李蓝心的死就是阮清清一手造成的,而且如果不是因为她米娜也不会有事。所以每当我想起这些的时候,心头就又燃起对阮清清的一丝恨意。我想帮她,却又恨,这种矛盾的心理我不知道该如何解释。

从超市里我买了几罐啤酒,坐在门口的塑料椅子上喝。

抬起脸我看着露天大荧幕上播放着一部古装电影,不禁嘲笑内容的不切实际和荒唐,可里面的场景却让我尤为神往。
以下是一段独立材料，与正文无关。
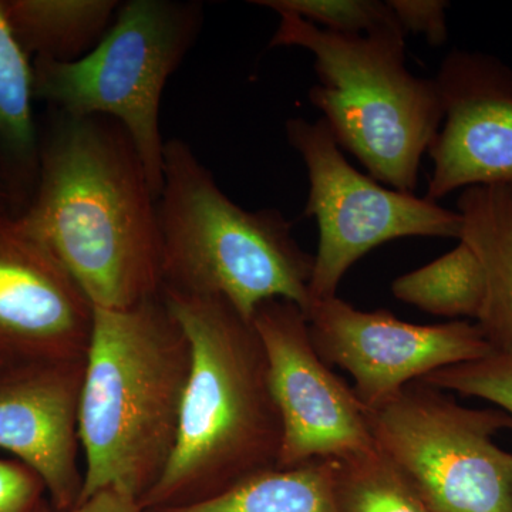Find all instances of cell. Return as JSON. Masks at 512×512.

如果世间真的有穿越失控,如果能在另一个空间里看到她们会是一件多么美好的事儿啊。

我苦笑着。

转个弯走进了一家孕婴店,买了两桶罐装奶粉和一些阮清清用得上的生活用品,然后坐上公交车来到了浑南分局对面。

砰砰!

我敲门两下门,两分钟后阮清清才手忙脚乱地给我开了门。看到我她略微愣了一下,因为这是我第一次主动来探望她。

她尴尬笑了下,“徐起啊,快进来!”

“孩子怎么了?”我问。

她这才想起还在房间里面啼哭的孩子,慌张地跑回了房间里抱起婴儿床上的孩子,哼着小曲子哄着,可不管怎样孩子就是哭个不停。

我把买来的东西放在旁边,然后把手伸了出去,“让我看看。”

阮清清小心翼翼地把孩子递到我的双臂间,拖着这个还不足半臂长的小婴儿,拉开衣领看到孩子的脖子上都是热痱子,这才明白问题出在哪里,“为什么给孩子穿这么多衣服?”